Gut, er war schon in meiner letzten Kolumne die Hauptperson. Doch nach dem Norisring-Wochenende war es noch von theoretischer Natur. Aber nun ist auch genau das eingetreten: Sein Meisterschaftszug ist abgefahren. Okay, es ist erst Halbzeit in der DTM und es werden noch viele Punkte vergeben.

In der Meisterschaft chancenlos

Aber wenn vier von fünf Teamkollegen in der Meisterschaft vor einem liegen, wird es schwierig werden. Zumal Mercedes schon die interne Rangfolge festgelegt hat und Wehrlein eher schlechte Karten hat, daran noch etwas zu ändern.
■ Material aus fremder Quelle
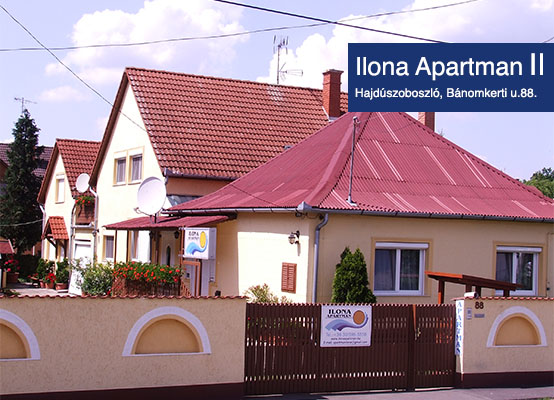 Hajdúszoboszló olcsó apartmanok - Ilona Apartman 2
Deshalb ist es nicht verwunderlich, dass er öffentlich seinen Frust über seine Situation äußerte. Nach dem ersten Qualifying beschwerte er sich, dass er auf seiner fliegenden Runde von Paffett aufgehalten wurde und nach dem verpatzten Boxenstopp am Samstag funkte er - für jedermann hörbar - "was für ein Witz" es ist, in der Box so viel Zeit und folglich Positionen zu verlieren. Der Ex-Sauber-Fahrer fiel von einem sichergeglaubten dritten Platz auf den undankbaren vierten zurück.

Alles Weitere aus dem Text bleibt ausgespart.